ICYMI: New Form of Gene Editing Could Correct 89% of Genetic Defects

We’ve been hearing A LOT about so-called ‘gene editing’ and ‘CRISPR’ lately — and now there’s new developments on that front.

Scientists have developed a new gene-editing technology called ‘prime editing’ that could potentially correct up to 89% of genetic defects, including those that cause rare diseases like sickle cell anemia and Tay Sachs disease.

This new and potentially game-changing technique was developed by researchers from the Broad Institute of MIT and Harvard, who published their findings in the journal Nature.
Let’s take a closer look!

What are ‘Gene Editing’ and ‘CRISPR’?

Genome editing is the alteration (aka editing) of a selected DNA sequence in a living cell.

Gene editing technologies enable scientists to make changes to DNA, leading to changes in physical traits, like eye color, and disease risk. Scientists use different technologies to do this. These technologies act like scissors, cutting the DNA at a specific spot. Then scientists can remove, add, or replace the DNA where it was cut.

CRISPR is one of those technologies.

CRISPR (clustered regularly interspaced palindromic repeats) allows scientists to make changes to the DNA of living organisms more precisely and inexpensively than before.

Think of CRISPR as the “find and replace” function; however, CRISPR sometimes mis-recognizes a DNA sequence that is similar to the one it’s looking for and cuts in the wrong place, causing “off-target mutations.” Other times it might cut in the right place, but cause mistakes, or “indels,” where DNA is incorrectly inserted or deleted.

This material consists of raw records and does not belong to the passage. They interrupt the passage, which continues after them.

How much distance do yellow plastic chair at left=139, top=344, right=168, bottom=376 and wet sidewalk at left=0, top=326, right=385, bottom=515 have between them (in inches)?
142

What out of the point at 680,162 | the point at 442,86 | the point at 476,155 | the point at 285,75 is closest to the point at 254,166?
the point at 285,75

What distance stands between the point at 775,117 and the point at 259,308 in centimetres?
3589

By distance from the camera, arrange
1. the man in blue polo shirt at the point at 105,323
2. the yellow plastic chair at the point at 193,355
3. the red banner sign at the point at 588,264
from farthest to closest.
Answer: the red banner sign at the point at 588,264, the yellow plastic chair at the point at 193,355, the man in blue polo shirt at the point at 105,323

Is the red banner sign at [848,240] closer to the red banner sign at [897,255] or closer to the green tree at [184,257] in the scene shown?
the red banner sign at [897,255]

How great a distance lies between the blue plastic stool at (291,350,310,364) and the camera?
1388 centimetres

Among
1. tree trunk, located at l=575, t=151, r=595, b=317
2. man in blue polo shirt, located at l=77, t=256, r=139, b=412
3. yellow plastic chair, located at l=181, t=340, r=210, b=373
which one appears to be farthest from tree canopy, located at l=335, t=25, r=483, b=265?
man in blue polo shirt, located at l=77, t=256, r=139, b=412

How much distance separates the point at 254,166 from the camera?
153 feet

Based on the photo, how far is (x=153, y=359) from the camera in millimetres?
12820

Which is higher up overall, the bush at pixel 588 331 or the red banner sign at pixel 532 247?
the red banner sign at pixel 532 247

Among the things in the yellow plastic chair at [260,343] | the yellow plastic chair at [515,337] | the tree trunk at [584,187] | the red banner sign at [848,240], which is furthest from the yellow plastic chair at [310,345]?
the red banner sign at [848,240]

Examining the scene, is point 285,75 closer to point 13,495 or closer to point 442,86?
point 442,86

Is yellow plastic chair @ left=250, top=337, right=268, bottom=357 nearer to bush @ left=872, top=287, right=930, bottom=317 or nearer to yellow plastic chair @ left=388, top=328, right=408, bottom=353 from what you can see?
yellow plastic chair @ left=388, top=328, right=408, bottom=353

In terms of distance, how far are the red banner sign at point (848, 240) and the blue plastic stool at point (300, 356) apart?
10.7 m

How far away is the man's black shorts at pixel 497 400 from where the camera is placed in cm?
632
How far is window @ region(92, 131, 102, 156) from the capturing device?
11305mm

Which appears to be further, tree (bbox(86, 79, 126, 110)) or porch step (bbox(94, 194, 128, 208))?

So in other words, it’s a work in progress — but a GREAT progress nonetheless. 

‘Prime Editing’

Prime editing builds on CRISPR, but is more precise and versatile — directly writing new genetic information into a specified DNA site, according to researchers.
Prime editing combines the CRISPR technique with a different protein that can generate new DNA. The tool nicks the DNA strand, then transfers an edited sequence to the target DNA — allowing researchers to more easily insert and delete parts of human cells.
“With prime editing, we can now directly correct the sickle-cell anemia mutation back to the normal sequence and remove the four extra DNA bases that cause Tay Sachs disease, without cutting DNA entirely or needing DNA templates,” said David Liu, one of the authors of the study, in a press release.
The team of researchers will now continue working to hone the technique, trying to maximize its efficiency.
They will also continue testing on different models of diseases to ultimately “provide a potential path for human therapeutic applications,” according to the press release.
Seems like a watershed moment is on the horizon!
We’ll keep a close eye on any developments. 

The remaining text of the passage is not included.